Texte de lecture -
- - -

Dans mon avant-dernier billet, je me demandais si la baisse du PIB devait être forcément prise comme une catastrophe. Or le Monde daté d'aujourd'hui en remet une couche avec son éditorial. La France serait plus en danger que certains autres pays européens car son PIB aurait plus baissé. Il n'y en pas assez de ces pays qui veulent montrer qu'ils ont un plus gros PIB que leurs voisins ! C'est fini, ces enfantillages ! Le PIB est un indicateur de pollution, de destruction de l'environnement, de profits à court terme. Le PIB ne peut pas monter indéfiniment, on a plus besoin de redistribution que de croissance.
Comme je l'ai écrit, les 39 familles les plus riches continuent de s'enrichir, d'augmenter leurs parts de capital, baisse ou non du PIB. La richesse permettra toujours aux plus favorisés d'avoir toujours plus. Il faut donc changer de priorités. Les journaux sont schizophrènes : le Monde du 6 mai publie un éditorial pour se lamenter de la baisse du PIB et le jour d'après un interview de Nicolas Hulot et son manifeste pour l'après-covid avec une invitation à un vrai changement de modèle. On ne peut pas s'alarmer en même temps d'une augmentation moins rapide du PIB et d'une dégradation de l'environnement.
Quelques principes énoncés dans ce manifeste qui illustrent ce choix à faire :
Le temps est venu d’appréhender l’ensemble des crises écologiques, climatiques, sociales, économiques et sanitaires comme une seule et même crise : une crise de l’excès.
Le temps est venu de préférer le juste échange au libre échange.
Le temps est venu d‘une économie qui préserve et redistribue à chacun.
Le temps est venu de la cohérence, et de réorienter nos activités et nos investissements vers l’utile et non vers le nuisible.
Le temps est venu de valoriser prioritairement les métiers qui permettent la vie.
Le temps est venu de ralentir.
Je finirai par celui-ci, qui a nécessité, nécessite et nécessitera tant de luttes, dont le combat ne prendra jamais fin :
Le temps est venu de déclarer que le racisme est la pire des pollutions mentales.

- - -

Données enregistrées
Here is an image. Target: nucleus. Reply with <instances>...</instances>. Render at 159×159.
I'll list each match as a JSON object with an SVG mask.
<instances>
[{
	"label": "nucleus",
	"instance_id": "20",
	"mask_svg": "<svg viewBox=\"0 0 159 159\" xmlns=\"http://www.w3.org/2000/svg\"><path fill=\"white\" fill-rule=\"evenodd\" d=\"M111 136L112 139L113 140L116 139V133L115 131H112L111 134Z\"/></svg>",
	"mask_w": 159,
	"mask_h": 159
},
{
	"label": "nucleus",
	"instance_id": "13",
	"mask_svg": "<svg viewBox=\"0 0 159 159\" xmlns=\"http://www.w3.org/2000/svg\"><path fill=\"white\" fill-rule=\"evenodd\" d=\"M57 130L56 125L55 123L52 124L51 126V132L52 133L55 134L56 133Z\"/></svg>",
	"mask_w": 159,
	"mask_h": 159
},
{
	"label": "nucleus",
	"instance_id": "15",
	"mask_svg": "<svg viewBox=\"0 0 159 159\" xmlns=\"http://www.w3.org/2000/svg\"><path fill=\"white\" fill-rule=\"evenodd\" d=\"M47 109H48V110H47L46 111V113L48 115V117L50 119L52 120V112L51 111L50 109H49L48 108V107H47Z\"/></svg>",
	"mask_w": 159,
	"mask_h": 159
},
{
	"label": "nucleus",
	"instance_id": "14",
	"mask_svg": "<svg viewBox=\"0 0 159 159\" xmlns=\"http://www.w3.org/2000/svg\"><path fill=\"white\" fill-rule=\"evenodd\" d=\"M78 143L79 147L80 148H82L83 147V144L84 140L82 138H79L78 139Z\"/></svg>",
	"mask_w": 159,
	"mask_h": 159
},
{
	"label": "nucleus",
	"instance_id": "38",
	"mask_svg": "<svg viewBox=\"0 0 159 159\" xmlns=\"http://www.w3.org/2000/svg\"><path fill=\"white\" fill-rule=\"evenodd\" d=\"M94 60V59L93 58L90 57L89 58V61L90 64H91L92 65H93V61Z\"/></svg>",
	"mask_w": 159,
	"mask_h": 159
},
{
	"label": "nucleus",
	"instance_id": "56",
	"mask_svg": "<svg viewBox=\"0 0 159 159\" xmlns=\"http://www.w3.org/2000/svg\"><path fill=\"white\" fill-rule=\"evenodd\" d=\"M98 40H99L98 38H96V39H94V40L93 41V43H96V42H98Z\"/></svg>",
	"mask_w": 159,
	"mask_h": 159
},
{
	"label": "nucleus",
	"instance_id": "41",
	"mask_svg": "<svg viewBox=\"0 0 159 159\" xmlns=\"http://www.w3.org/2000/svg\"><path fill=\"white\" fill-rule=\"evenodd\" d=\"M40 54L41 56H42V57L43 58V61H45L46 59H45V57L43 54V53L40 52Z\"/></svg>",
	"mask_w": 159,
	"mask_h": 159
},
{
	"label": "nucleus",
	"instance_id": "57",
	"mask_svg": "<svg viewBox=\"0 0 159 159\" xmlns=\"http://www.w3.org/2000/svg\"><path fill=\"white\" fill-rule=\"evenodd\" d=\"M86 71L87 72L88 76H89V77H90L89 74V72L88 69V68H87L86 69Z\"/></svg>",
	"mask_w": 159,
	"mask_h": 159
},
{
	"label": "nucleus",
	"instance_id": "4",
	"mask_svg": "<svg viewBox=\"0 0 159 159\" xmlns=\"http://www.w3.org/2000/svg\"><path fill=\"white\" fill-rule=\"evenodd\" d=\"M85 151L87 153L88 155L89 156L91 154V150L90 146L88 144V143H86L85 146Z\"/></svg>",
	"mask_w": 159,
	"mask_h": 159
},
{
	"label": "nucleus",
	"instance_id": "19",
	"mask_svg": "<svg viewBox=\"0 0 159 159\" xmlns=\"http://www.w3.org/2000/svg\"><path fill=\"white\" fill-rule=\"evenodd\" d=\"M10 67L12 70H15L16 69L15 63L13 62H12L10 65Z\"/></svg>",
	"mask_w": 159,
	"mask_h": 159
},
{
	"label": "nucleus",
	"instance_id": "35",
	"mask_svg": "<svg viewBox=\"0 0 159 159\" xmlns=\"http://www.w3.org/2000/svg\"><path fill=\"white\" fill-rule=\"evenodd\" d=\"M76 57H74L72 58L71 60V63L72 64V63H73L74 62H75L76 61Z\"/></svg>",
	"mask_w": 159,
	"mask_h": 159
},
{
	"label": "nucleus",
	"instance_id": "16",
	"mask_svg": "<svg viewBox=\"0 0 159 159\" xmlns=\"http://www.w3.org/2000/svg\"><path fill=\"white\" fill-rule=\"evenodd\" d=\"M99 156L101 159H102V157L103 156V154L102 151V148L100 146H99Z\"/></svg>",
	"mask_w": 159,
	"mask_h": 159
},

- - -

Consigne -
Relevez, dans le billet sur la baisse du PIB, chaque principe cité du manifeste qui commence par « Le temps est venu ». Seul le texte sert de référence, sans recours aux lignes.

Réponse rédigée -
- Le temps est venu d'appréhender l'ensemble des crises écologiques, climatiques, sociales, économiques et sanitaires comme une seule et même crise : une crise de l'excès.
- Le temps est venu de préférer le juste échange au libre échange.
- Le temps est venu d'une économie qui préserve et redistribue à chacun.
- Le temps est venu de la cohérence, et de réorienter nos activités et nos investissements vers l'utile et non vers le nuisible.
- Le temps est venu de valoriser prioritairement les métiers qui permettent la vie.
- Le temps est venu de ralentir.
- Le temps est venu de déclarer que le racisme est la pire des pollutions mentales.